* START SELECTED EXCERPT *

You don't know it, because you're actually the conspiracy theorist kook on this site, but most of the fake news comes from you. Like, you know, when you tried to argue the PizzaGate scandal was real and so on, so you'll actually be solving the goal you profess to solve which is good.
What you're really saying is that you're getting worn out being the only guy willing to prop up fake news and conspiracy theories. That's really not a loss to most of us if you stop that though you know?
The only people that have killed off the tech angle are people like you that are more interested in implying political opponents are paedophiles than actually having a decent rational discussion. If it upsets you that the site isn't what it used to be then all you have to do is stop being one of the key causes of that.
We really really don't want you to keep defending fake news and the fact you call this widespread issue a conspiracy theory is astounding. What, you really think all those Moldovan and Macedonian kids who admitted they make a fortune peddling it are CGI or paid to say that or something? If they were then that would in itself mean it was fake news, hence destroying your argument of it being a mere conspiracy theory anyway:
https://www.ft.com/content/333...
http://www.b92.net/eng/news/wo...
http://en.publika.md/moldova-s...
http://www.dailymail.co.uk/new...
http://www.pri.org/stories/201...

* END SELECTED EXCERPT *
* START STORED ROWS *

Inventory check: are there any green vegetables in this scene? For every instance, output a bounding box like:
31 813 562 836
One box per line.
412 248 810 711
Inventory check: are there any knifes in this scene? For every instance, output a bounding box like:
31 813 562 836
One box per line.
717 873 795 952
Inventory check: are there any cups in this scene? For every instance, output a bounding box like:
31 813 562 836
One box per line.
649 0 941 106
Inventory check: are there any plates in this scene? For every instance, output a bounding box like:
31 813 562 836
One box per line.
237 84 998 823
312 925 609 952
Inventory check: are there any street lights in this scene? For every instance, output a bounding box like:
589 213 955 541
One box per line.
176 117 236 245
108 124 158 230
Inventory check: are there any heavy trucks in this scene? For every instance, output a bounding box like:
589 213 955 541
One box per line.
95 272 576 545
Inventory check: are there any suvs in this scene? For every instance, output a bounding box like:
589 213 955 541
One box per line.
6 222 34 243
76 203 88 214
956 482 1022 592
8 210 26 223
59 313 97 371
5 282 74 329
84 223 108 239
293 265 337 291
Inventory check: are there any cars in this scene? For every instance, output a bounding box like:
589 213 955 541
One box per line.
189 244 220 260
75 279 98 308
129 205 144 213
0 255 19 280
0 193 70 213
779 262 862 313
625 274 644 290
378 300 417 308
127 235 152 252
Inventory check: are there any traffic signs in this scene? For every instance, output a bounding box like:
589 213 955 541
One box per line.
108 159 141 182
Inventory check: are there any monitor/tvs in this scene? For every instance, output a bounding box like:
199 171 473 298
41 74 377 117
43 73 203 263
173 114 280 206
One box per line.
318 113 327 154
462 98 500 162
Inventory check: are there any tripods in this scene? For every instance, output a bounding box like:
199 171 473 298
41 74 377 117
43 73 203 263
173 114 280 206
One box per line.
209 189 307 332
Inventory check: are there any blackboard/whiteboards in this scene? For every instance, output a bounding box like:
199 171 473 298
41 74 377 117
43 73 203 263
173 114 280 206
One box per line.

* END STORED ROWS *

# PROBLEM 1:
Translate this sentence from the comment on fake news into Spanish: "If it upsets you that the site isn't what it used to be then all you have to do is stop being one of the key causes of that."
# PROBLEM 2:
In the comment on fake news, which kids are said to have admitted making a fortune peddling it?

# CORRECT ANSWER 1:
Si te molesta que el sitio no sea lo que solía ser, entonces lo único que tienes que hacer es dejar de ser una de las causas principales de eso.

# CORRECT ANSWER 2:
Moldovan and Macedonian kids.